• What you have to do
Please count the lines in the rows below that contain the string "wicker", treating uppercase and lowercase as different, and give only that number.

• Input material
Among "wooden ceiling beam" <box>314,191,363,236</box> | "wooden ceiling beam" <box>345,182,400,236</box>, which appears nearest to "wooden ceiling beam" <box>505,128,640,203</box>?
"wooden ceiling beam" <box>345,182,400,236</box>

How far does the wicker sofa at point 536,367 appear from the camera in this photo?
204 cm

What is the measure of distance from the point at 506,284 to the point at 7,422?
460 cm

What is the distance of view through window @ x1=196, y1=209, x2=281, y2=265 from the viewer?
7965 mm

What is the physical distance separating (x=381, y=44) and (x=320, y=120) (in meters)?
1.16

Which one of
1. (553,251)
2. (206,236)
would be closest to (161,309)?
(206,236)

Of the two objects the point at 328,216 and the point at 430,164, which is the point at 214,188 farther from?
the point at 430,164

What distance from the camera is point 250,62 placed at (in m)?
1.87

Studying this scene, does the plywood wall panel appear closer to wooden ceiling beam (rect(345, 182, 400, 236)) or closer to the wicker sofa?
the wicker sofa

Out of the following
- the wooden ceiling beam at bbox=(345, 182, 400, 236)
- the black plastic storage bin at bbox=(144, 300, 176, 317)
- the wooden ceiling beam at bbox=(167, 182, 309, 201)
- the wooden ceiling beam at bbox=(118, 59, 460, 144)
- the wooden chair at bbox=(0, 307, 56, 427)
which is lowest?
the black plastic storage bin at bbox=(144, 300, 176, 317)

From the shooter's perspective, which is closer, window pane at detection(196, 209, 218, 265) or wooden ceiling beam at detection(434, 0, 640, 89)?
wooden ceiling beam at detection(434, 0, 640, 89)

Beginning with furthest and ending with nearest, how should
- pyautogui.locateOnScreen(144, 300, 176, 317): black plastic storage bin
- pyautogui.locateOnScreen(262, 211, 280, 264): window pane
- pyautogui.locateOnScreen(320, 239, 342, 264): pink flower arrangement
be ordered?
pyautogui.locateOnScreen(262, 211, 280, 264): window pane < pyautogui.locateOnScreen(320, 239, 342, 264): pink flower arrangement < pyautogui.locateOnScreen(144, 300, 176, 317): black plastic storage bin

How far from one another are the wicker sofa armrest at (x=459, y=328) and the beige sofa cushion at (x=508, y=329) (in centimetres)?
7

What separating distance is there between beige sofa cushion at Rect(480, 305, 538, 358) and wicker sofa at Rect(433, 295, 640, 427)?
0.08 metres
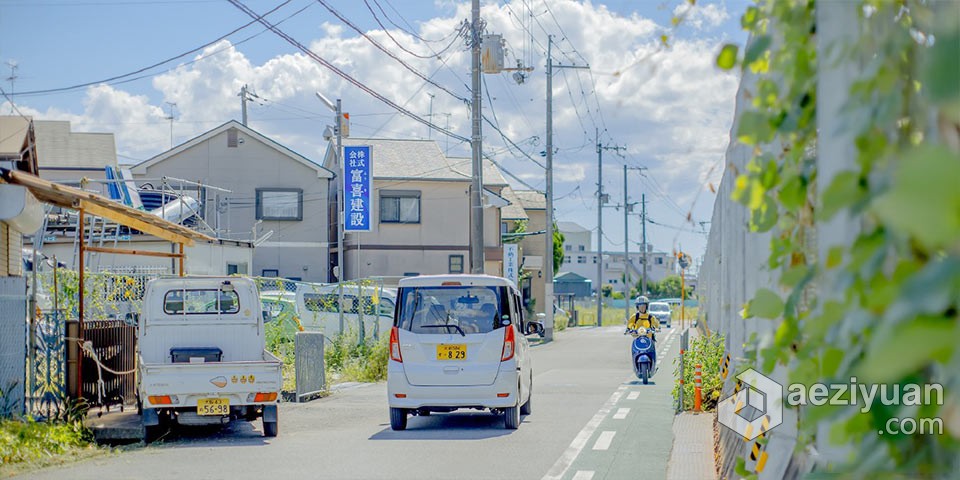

• Problem solution
5